[Start of Attachment]

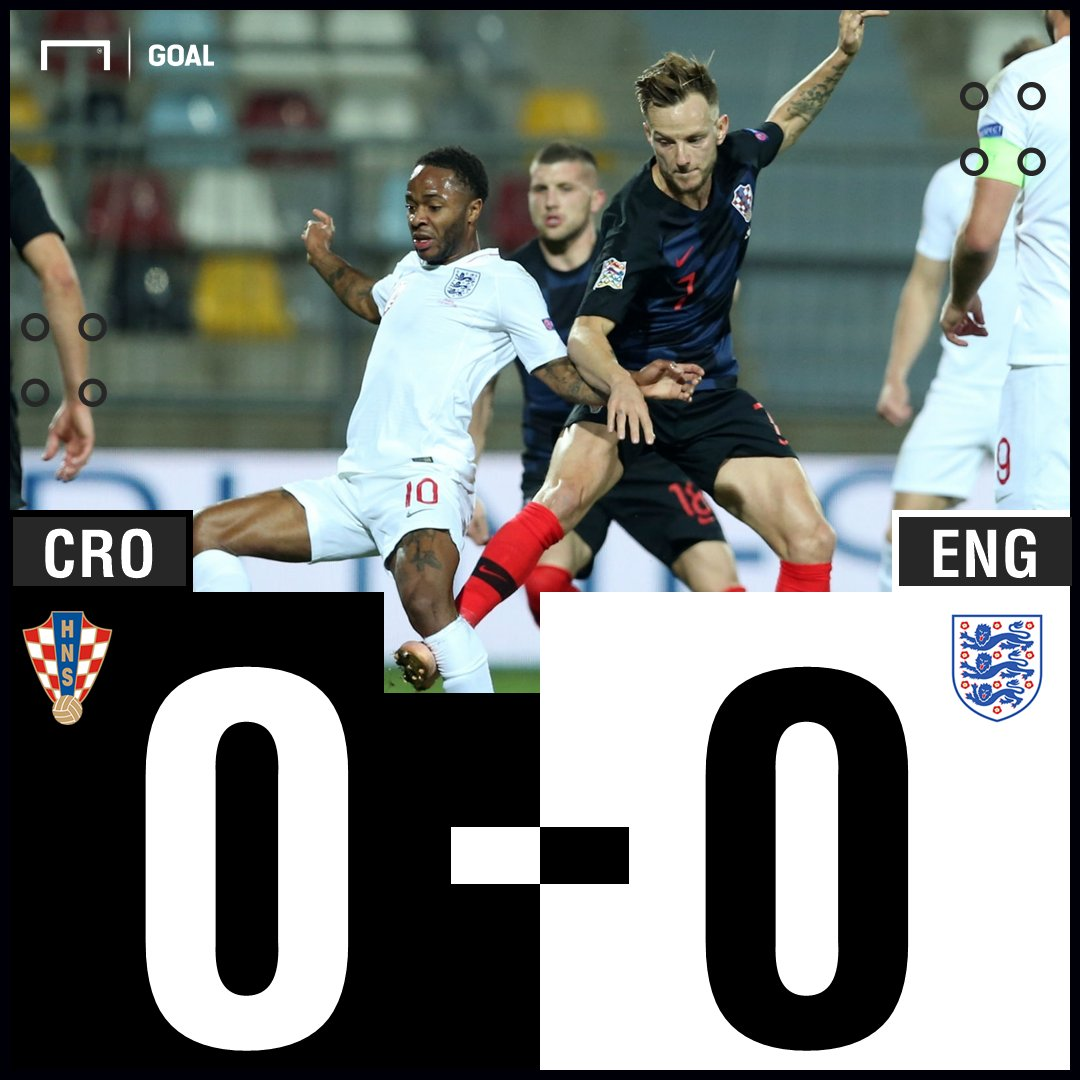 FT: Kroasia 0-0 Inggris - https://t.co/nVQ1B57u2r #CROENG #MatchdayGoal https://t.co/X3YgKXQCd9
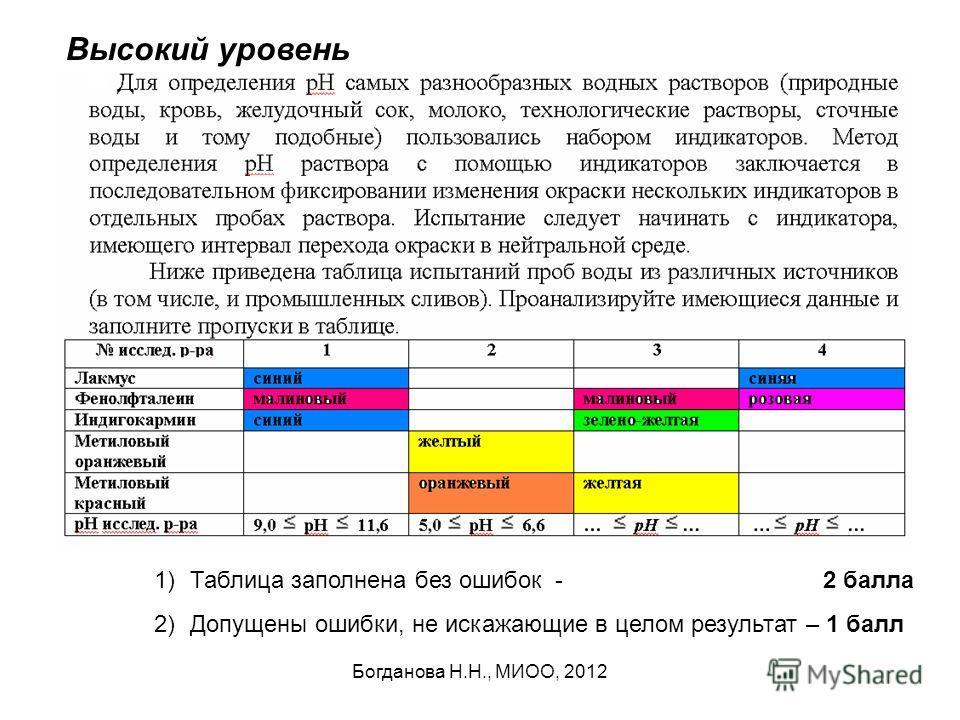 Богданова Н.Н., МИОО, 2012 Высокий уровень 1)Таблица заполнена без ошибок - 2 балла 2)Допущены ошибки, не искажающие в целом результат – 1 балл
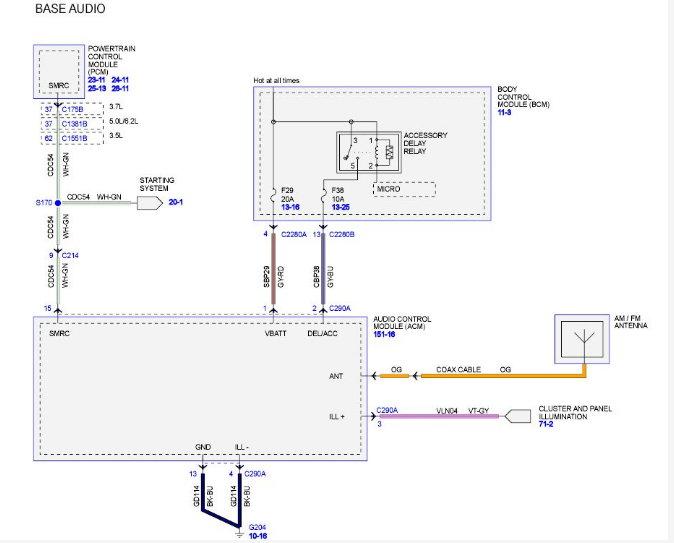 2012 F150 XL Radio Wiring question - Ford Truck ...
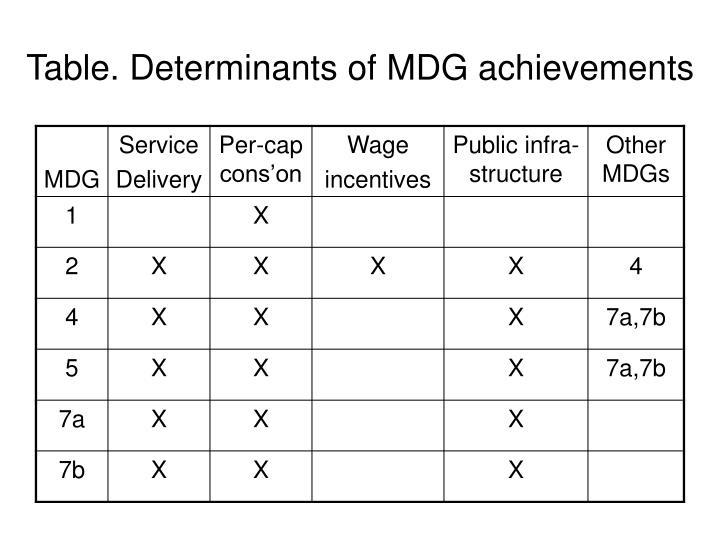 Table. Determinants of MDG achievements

[End of Attachment]
[Start of Attachment]

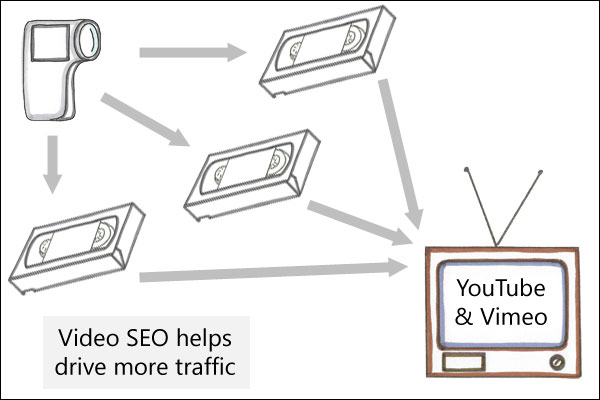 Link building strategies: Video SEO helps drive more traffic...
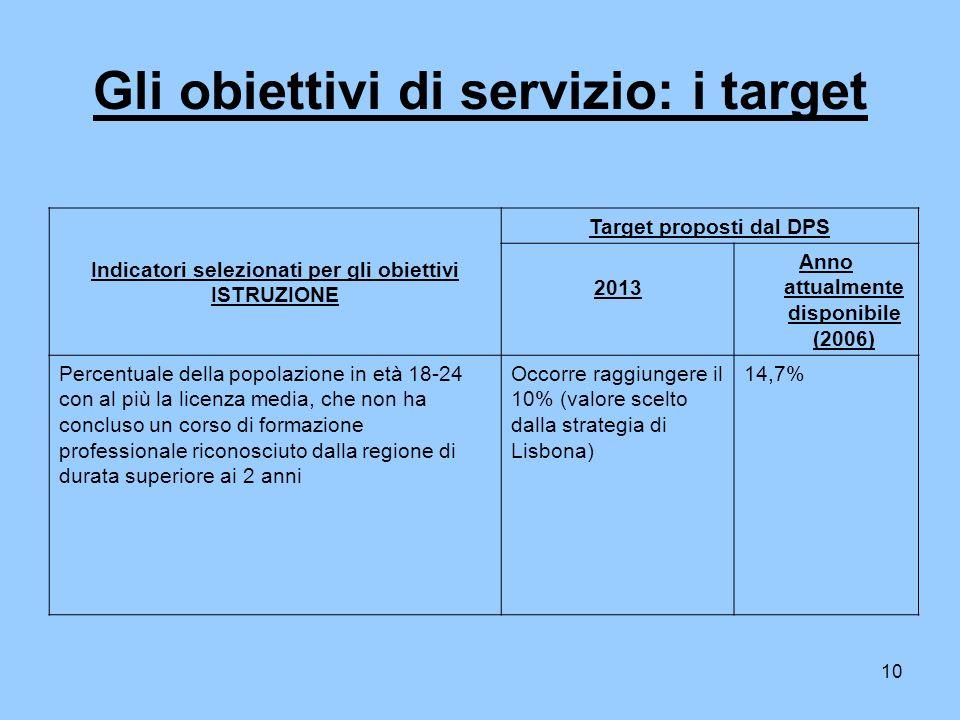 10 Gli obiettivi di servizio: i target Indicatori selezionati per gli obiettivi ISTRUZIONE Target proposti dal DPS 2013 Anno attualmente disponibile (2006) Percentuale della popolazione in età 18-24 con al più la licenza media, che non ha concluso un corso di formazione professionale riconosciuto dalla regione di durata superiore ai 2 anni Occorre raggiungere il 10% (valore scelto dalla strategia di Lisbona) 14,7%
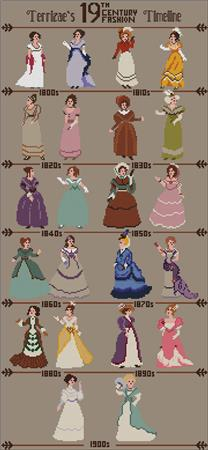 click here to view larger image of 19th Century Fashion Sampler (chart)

[End of Attachment]

**What needs to be done**
Look above for the line with "2012 F150 XL" and the line with "Table. Determinants of MDG achievements", then copy exactly the lines from the first through the second, both kept, with no pictures.

**Result below**
 2012 F150 XL Radio Wiring question - Ford Truck ...
 Table. Determinants of MDG achievements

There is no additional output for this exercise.